Le ministère Ougandais des collectivités locales a adressé, mardi 11 août 2026, une série de directives aux présidents des conseils locaux, maires et présidents des conseils municipaux afin de renforcer la transparence dans la gestion publique, la responsabilité des autorités locales et la discipline au sein des communautés.
La directive, signée par Barugahara Balaam Ateenyi, ministre chargé des collectivités locales, demande une mise en œuvre avec effet immédiat de plusieurs mesures.
Les médias autorisés à assister aux séances des conseils
Le ministère demande à tous les conseils locaux de permettre aux journalistes d'assister aux séances des conseils, à l'image de l'accès accordé aux médias aux travaux du parlement.
L'objectif affiché est de renforcer la transparence et la responsabilité publiques, tout en permettant aux citoyens de suivre les débats, les décisions et la conduite des affaires publiques dans leurs collectivités.
Les budgets devront être affichés publiquement
Autre mesure annoncée : les collectivités locales devront afficher leurs budgets approuvés sur les principaux panneaux d'affichage des conseils, ainsi que sur d'autres espaces accessibles au public.
Selon le ministère, cette mesure doit permettre aux citoyens de connaître les dépenses prévues dans leurs zones et de suivre l'exécution des projets et services publics.
Le gouvernement entend ainsi favoriser des « audits menés par les citoyens », ainsi que davantage de transparence et de responsabilité dans la gestion des ressources publiques.
Tolérance zéro pour la vente d'alcool aux moins de 18 ans
La directive met également l'accent sur la protection des mineurs. Les propriétaires de bars, magasins et établissements de vente d'alcool, notamment les « Malwa joints », qui vendent ou fournissent de l'alcool à des personnes âgées de moins de 18 ans devront être arrêtés et poursuivis conformément à la loi.
Les autorités locales et les services de sécurité sont appelés à appliquer strictement cette mesure. Les établissements qui récidivent devront faire l'objet de sanctions appropriées.
Le ministère demande également aux autorités locales de décourager la consommation d'alcool tôt le matin.
Dans cette logique, les bars, « Malwa joints » et autres établissements vendant de l'alcool ne devraient pas ouvrir avant 15 heures les jours ouvrables, sous réserve des lois nationales, des licences et des réglementations locales applicables.
Le gouvernement justifie cette mesure par la nécessité de lutter contre l'oisiveté, les problèmes familiaux et la criminalité qu'il associe à la consommation excessive d'alcool, tout en encourageant une population plus productive et responsable.

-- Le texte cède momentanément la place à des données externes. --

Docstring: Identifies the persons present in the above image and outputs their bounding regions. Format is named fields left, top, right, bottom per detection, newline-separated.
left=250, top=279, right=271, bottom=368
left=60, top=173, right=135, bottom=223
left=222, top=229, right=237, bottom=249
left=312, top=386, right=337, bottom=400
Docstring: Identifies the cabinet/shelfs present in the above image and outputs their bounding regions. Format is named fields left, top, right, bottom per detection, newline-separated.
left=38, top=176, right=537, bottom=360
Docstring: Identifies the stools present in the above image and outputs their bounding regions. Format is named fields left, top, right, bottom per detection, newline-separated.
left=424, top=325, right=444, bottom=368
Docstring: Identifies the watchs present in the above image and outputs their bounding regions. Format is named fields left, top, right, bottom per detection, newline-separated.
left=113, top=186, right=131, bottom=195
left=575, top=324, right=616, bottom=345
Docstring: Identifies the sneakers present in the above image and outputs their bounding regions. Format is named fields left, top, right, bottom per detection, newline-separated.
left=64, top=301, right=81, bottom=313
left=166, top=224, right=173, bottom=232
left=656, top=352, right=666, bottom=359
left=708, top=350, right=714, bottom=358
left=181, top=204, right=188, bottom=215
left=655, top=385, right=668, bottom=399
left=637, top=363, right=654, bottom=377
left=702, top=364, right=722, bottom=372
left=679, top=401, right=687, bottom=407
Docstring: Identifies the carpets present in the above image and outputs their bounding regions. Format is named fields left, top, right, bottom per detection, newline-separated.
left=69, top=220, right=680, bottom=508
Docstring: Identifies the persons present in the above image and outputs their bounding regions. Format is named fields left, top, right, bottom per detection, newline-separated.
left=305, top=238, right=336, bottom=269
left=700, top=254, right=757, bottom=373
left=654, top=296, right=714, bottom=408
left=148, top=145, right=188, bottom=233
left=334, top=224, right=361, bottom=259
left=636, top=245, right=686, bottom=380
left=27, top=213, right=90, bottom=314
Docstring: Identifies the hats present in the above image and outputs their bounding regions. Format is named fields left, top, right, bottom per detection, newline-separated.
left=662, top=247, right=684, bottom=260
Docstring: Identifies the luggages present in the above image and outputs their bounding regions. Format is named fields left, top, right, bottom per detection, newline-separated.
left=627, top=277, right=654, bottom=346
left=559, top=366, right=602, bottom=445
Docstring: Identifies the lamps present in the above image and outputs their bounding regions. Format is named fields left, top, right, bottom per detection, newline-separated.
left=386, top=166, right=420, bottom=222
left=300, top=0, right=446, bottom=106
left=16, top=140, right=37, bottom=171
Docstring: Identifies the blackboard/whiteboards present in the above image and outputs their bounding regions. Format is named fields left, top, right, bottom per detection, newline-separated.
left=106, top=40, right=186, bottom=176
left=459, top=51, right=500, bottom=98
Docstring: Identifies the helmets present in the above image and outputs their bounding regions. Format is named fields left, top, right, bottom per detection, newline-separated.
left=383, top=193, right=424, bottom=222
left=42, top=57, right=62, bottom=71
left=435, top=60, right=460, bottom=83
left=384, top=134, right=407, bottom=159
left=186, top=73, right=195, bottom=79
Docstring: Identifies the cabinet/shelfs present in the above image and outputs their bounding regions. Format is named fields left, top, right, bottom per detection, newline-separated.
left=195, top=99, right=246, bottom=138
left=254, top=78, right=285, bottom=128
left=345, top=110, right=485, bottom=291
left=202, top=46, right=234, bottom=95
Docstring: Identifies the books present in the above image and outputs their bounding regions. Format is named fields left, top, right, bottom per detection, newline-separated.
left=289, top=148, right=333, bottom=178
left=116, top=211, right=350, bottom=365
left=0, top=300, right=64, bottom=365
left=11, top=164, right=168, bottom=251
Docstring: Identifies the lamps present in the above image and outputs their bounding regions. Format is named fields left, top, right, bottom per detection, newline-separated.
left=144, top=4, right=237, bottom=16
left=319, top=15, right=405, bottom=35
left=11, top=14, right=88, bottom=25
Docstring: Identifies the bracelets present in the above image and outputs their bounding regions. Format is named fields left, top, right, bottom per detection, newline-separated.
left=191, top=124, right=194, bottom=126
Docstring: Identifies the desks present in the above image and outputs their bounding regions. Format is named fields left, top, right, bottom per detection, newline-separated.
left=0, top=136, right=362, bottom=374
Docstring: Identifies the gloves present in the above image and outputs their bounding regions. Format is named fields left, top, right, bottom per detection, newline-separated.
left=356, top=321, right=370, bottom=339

Les établissements qui refuseraient de manière répétée de respecter les horaires légalement imposés pourront être fermés et faire l'objet de mesures coercitives conformément à la loi.
Les collectivités locales sont par ailleurs appelées à réglementer les horaires d'ouverture des sociétés de paris dans leurs juridictions, conformément aux lois et règlements en vigueur.
Le ministère présente cette mesure comme un moyen de protéger les communautés, particulièrement les jeunes, contre les effets qu'il associe à une pratique excessive des paris.
Des équipes conjointes pour faire appliquer les mesures
Pour assurer l'application de ces directives, le ministère prévoit l'implication des services de sécurité, des agents chargés de l'application des règlements des conseils et des autres autorités compétentes.
Les responsables des collectivités locales sont appelés à prendre personnellement la tête de la mise en œuvre et à signaler les difficultés rencontrées par les voies officielles.
À travers ces directives, le ministère dit vouloir placer « les intérêts de la population en premier », tout en renforçant la transparence et la responsabilité dans les collectivités locales, en protégeant les enfants, en encourageant la productivité et en rétablissant la discipline au sein des communautés.